------ The data ------

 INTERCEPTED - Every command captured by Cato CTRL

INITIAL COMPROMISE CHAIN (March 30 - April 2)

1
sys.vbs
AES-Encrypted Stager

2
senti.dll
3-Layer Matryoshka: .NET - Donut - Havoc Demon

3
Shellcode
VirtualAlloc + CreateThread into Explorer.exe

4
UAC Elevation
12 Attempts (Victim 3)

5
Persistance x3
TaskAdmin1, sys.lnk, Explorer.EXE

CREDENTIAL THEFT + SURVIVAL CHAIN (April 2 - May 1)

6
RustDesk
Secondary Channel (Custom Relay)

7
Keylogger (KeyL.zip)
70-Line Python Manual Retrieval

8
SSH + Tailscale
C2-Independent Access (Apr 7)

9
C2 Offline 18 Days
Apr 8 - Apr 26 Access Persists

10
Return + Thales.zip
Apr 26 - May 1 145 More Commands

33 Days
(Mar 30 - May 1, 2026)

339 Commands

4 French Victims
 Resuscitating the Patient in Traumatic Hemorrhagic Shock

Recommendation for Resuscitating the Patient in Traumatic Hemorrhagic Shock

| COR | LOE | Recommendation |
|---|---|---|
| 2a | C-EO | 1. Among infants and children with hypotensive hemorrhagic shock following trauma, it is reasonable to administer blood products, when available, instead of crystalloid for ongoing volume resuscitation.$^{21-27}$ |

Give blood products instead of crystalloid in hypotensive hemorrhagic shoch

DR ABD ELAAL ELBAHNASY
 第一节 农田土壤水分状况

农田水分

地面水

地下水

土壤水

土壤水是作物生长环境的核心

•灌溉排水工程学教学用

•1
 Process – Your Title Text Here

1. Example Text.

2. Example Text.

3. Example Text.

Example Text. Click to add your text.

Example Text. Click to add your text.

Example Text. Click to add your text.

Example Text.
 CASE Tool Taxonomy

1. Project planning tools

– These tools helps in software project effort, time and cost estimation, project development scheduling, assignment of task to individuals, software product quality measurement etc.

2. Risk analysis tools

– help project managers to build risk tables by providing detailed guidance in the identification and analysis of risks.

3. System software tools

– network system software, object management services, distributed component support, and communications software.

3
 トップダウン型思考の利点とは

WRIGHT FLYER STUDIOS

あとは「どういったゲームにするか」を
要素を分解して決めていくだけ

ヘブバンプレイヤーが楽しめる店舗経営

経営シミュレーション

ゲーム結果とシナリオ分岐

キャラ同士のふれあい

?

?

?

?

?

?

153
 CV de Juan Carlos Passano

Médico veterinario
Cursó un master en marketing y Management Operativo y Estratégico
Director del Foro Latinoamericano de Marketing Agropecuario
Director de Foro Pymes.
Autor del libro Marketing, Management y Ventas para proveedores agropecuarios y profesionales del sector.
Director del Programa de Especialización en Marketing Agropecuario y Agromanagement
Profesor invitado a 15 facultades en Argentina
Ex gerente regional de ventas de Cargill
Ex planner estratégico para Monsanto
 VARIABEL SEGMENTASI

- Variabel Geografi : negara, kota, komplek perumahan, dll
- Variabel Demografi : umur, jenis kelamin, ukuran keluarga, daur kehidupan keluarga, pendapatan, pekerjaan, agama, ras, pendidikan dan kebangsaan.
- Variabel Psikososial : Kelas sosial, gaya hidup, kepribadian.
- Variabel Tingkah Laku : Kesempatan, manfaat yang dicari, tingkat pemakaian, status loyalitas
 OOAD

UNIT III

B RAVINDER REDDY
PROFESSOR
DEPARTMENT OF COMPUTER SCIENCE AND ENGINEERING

------

- _Your instructions_
Could you repeat exactly the lines above from the line with "土壤水是作物生长环境的核心" up to and including the line with "1. Project planning tools", and only those?

- _Solution to the problem_
土壤水是作物生长环境的核心

•灌溉排水工程学教学用

•1
 Process – Your Title Text Here

1. Example Text.

2. Example Text.

3. Example Text.

Example Text. Click to add your text.

Example Text. Click to add your text.

Example Text. Click to add your text.

Example Text.
 CASE Tool Taxonomy

1. Project planning tools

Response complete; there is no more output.